Highly recommend two term congressman Bill Hendon’s book, “An Enormous Crime: The Definitive Account of American POWs Abandoned in Southeast Asia”. His book is a good point of departure for additional research on the subject.
Our Indy Civil Air Patrol Squadron was named after Col James H Kasler.
His daughter is a successful designer.
I am not sabre rattling. I just needed to give this obviously young man, a little perspective. While no one in their right mind would go back to the bad medicine of war in Indo china, I was hoping that his lack of historical perspective could be corrected.
The horrors our military endured at the hands of balless political leadership was the real travesty.
The utter stupidity of the American left during the 60’s is a close second.
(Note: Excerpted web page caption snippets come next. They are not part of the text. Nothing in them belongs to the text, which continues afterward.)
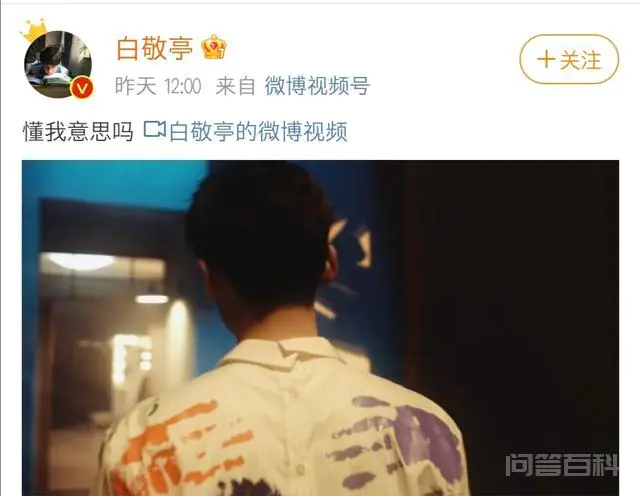 “撕漫男”白敬亭上线,这该死的温柔,你圈粉了吗?-图片20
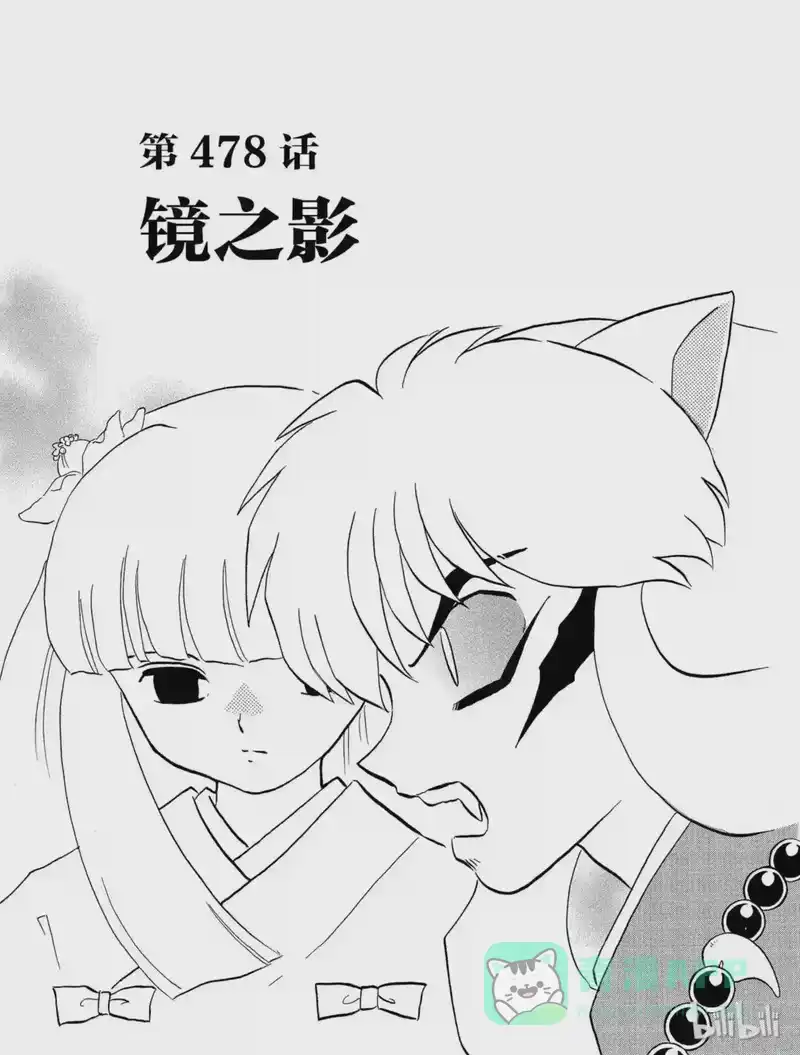 犬夜叉（WIDE版）_h 478 镜之影 第1页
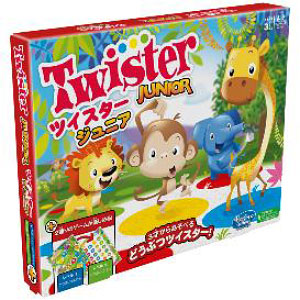twister junior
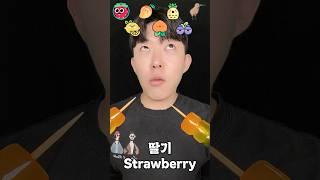 Rainbow konjac asmr #asmr #rainbow #konjac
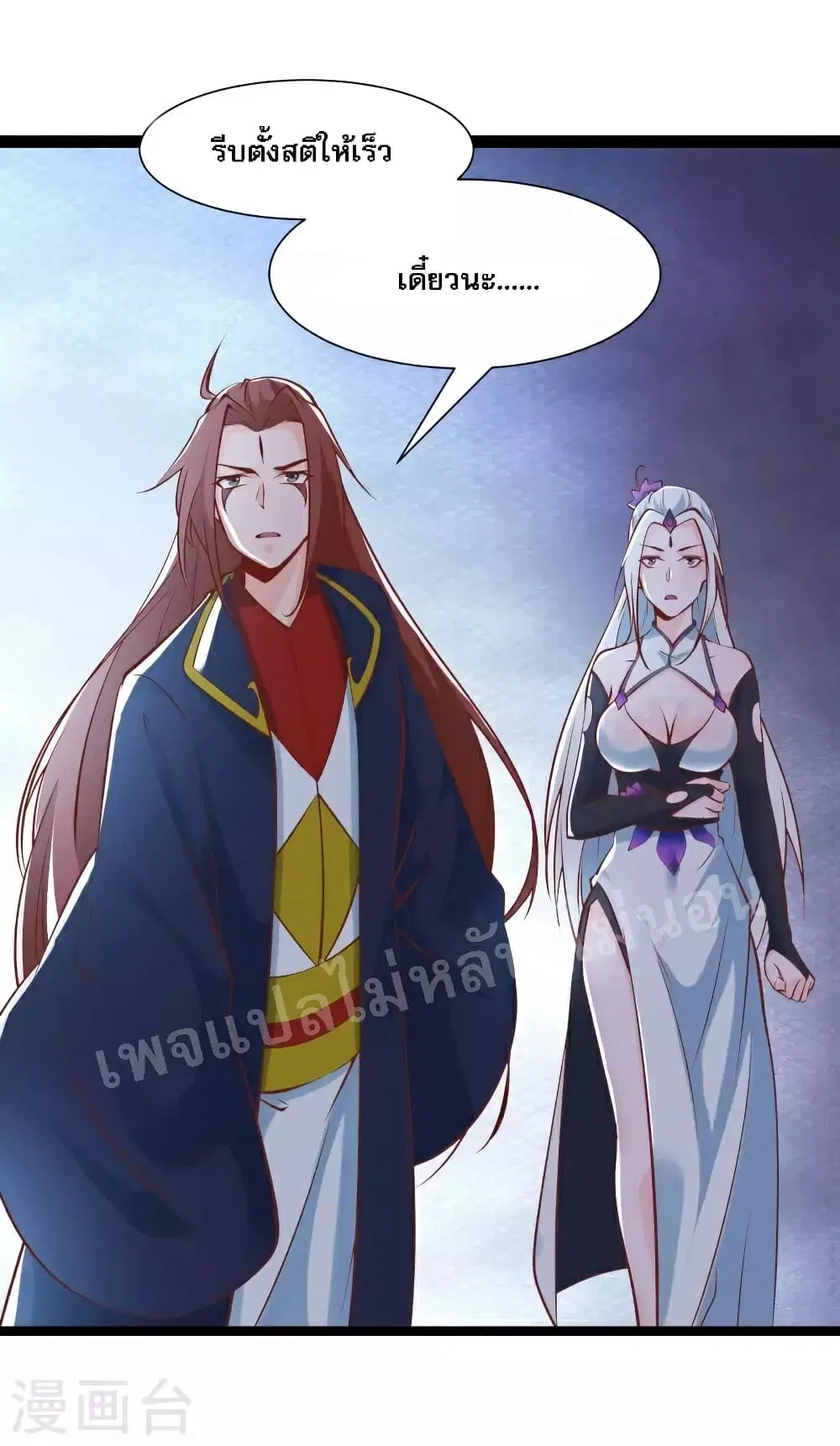 My Harem is All Female Students ตอนที่ 51 หน้า 13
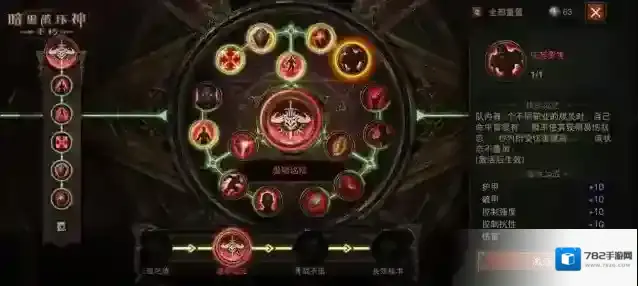 暗黑破坏神不朽技能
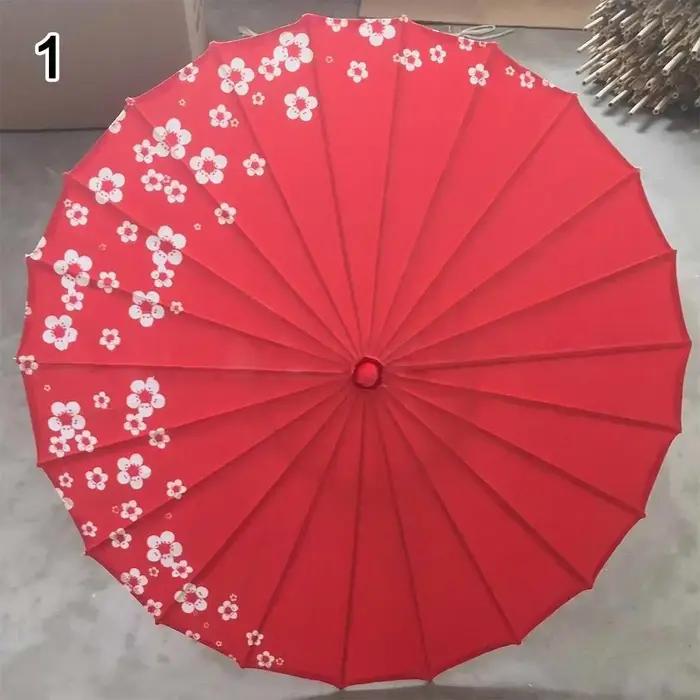 Parapluie en papier huilé de style antique chinois, diamètre 82 cm, design élégant, durable et robuste, idéal pour les occasions spéciales et le cosplay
The two combined left our fine military men and women out in the cold until Grenada.
I almost cried the day I listen to Norman Swartskopf describe the battle of the Damascus Road.
“the Iraqi military went from being the 5th largest standing army in the world , to the 2nd largest standing army in Iraq in 48 hrs.” We weld the mightiest military capability the world has ever known.
Let us use it sparingly and only when extreme need arises , but when we do, let not do it in half measures ever again.
If it is worth calling up the military it had better be worth winning.